The headlines will go to the rising unemployment, but there's other interesting labor market news.
Not a surprise, but the number of workers voluntarily quitting is down. Folks are sticking with the devil they know (or at least the boss they know).
The slack labor market is reflected in modest wage gains:
Business Planning Implications: If you need talent, this is a good time to pick it up. Don't dawdle. Labor markets will tighten up next year.
Don't forget that we'll soon be entering the era of very slow gains in the labor force. The current slackness should not lead to poor employee retention behavior.
Hello Bill,
I'm curious how you came predict the labor markets will become tighter next year. I wouldn't call myself an economist, so this intrigues me as I see increases in unemployment and a struggling economy making it easier to find labor.
Great article. Thanks
Posted by: Steve - Technical Analyst | August 01, 2008 at 11:37 AM
Steve, good question. I'm forecasting a turnaround. Markets are certainly slack now, but they always turn around. Sometime next year, maybe around mid-year, we'll see the change.

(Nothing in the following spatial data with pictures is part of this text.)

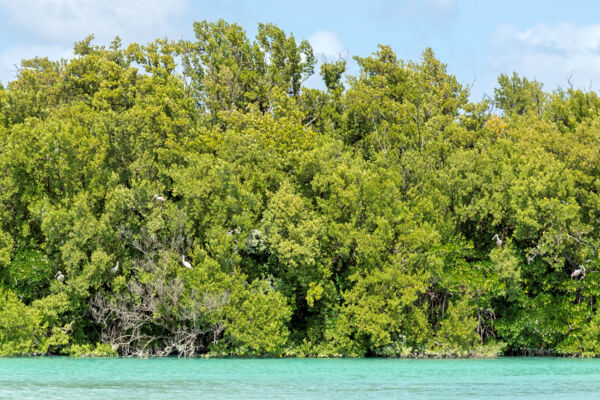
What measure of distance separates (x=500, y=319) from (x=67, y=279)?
24.9 metres

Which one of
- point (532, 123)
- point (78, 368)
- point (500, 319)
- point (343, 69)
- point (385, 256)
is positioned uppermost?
point (343, 69)

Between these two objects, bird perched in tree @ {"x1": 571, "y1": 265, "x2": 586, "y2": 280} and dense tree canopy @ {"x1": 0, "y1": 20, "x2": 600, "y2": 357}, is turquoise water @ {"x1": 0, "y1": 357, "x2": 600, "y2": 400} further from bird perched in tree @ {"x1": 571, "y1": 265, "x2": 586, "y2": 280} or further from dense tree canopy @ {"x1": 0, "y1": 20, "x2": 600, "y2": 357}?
bird perched in tree @ {"x1": 571, "y1": 265, "x2": 586, "y2": 280}

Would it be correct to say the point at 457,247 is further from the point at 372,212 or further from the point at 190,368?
the point at 190,368

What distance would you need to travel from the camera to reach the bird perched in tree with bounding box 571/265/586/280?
41.7m

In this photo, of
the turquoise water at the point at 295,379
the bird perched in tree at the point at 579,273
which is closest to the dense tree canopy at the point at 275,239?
the bird perched in tree at the point at 579,273

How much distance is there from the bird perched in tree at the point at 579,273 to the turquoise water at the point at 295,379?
4.87m

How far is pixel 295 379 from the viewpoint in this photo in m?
28.3

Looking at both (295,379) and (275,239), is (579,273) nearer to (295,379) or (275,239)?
(275,239)

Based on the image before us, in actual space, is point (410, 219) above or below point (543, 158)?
below

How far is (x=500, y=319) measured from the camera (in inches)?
1769

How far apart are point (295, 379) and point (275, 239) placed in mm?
13184

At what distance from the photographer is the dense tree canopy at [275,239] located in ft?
133

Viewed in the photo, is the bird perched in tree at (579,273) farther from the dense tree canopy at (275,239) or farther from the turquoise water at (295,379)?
the turquoise water at (295,379)

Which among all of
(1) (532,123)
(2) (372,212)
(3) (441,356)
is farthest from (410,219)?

Posted by: Bill Conerly | August 01, 2008 at 12:36 PM
Bill,
Does the birth-death model enter into these figures? I understand from your neighbour Bill Fleckenstein that when the model finally assumes a recession, it will start to subtract rather than add jobs. I also note that Paul Kasriel on Safehaven.com is tracking broader measures of unemployment which push the numbers above 10%, and make the 2003 recovery look very weak. In short, will the ugly numbers turn much uglier when the birth-death model reverses direction?
My reason for these kinds of comments if my sense that we're now moving into a recession that is fundamentally different than 2000 and 1990. If I'm wrong, it will be because China gets so strong that they start buying US exports - maybe!?!